SearchStorage.com: When is Fluid Cache due?

George: Late Q1, I think, of next year. It might be Q2.

SearchStorage.com: What’s the future direction of NAS and the Dell Fluid File System?

George: What people are expressing a desire for is a big cost-optimized repository where they can just throw everything and not worry about it. [EMC’s] Isilon to me is the only one that has done it well. It’s very simple to manage. It’s the beauty of Isilon. You add nodes, and they just have one big volume and it grows. You put the node in. It grows.

We have a system that works exactly like this in our DX Object Store. It scales out. It’s exactly the model that cloud storage is being built on. Isilon has their OneFS file system, but that doesn’t talk to disk. That talks to -- and they don’t usually really talk about this publicly -- that talks to an object layer. They don’t have a RAID layer. They have a Reed-Solomon erasure-coded object layer, and that’s what has the nodes with disks.

One of the things I think you’ll see from us going forward is where we take our DX Object Store -- which has an infinite number of standard servers with disks in ’em, and you can just keep adding those -- and put the Fluid File System on top of that.

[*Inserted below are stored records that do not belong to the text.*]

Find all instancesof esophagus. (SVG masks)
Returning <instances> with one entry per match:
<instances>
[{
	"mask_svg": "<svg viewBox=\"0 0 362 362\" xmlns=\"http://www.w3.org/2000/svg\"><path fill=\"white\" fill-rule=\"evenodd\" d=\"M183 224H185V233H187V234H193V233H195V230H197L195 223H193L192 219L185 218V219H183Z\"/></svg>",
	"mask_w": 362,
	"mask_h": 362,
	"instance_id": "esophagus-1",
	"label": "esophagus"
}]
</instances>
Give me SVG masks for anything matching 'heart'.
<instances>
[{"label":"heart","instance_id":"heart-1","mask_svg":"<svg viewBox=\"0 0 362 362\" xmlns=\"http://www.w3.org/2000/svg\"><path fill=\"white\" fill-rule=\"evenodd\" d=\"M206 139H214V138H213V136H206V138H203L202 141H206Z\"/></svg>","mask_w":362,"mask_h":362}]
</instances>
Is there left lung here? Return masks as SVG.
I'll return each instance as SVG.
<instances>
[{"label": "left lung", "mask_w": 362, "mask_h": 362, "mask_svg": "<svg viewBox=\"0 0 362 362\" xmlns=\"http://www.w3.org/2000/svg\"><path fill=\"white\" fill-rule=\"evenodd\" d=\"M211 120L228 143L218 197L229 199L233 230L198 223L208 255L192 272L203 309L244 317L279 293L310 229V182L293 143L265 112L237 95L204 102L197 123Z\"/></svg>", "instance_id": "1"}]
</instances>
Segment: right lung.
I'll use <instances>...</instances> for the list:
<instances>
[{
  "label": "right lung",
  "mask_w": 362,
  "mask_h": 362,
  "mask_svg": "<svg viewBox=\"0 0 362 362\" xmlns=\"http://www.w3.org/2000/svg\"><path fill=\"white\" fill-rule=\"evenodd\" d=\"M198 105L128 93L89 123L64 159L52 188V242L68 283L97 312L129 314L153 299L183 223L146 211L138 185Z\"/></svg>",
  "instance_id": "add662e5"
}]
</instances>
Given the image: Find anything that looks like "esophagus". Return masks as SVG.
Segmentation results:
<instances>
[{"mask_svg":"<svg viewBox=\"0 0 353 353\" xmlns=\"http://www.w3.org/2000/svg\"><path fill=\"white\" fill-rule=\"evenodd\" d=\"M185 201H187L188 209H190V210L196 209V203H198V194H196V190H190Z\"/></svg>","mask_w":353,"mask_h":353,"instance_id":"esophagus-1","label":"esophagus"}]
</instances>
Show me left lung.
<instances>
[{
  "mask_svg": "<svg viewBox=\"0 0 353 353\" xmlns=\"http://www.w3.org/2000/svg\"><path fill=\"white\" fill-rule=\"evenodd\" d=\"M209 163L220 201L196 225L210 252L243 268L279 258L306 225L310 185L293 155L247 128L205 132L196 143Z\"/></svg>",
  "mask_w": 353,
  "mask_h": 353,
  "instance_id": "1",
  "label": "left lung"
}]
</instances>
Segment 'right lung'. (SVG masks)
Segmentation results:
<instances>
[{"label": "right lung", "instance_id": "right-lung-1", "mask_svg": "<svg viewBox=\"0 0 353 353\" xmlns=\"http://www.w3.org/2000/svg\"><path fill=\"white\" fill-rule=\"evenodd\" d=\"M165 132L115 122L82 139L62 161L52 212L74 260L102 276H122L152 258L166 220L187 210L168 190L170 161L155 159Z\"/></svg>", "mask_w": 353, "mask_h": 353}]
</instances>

That’s the next thing for us.

SearchStorage.com: What’s the scalability limit?

George: There’s no limit. [That’s] one of the reasons we bought Exanet. Exanet as a standalone company ran out of money and had fallen behind on the feature war with NetApp. So, we’ve got some catching up to do with features, but architecturally, it’s really strong.

One of the most important technologies going forward in the unstructured [data] world is erasure coding. [RAID] is using math to solve for conditions of failure. It turns out there are more sophisticated algorithms that can solve for more things than just disk failure. You can draw a pyramid of failures. What if I lost the whole shelf of disks? What if I lost controllers? What if I lost a rack? What if my site burned down? What if there's a citywide disaster, etc.? It turns out that all of these things could be protected mathematically. That field of mathematics is called erasure coding.

Isilon has this. They have Reed-Solomon, an older erasure code, but well respected. And DX Object Store has erasure coding. It's a very intense mathematical algorithm.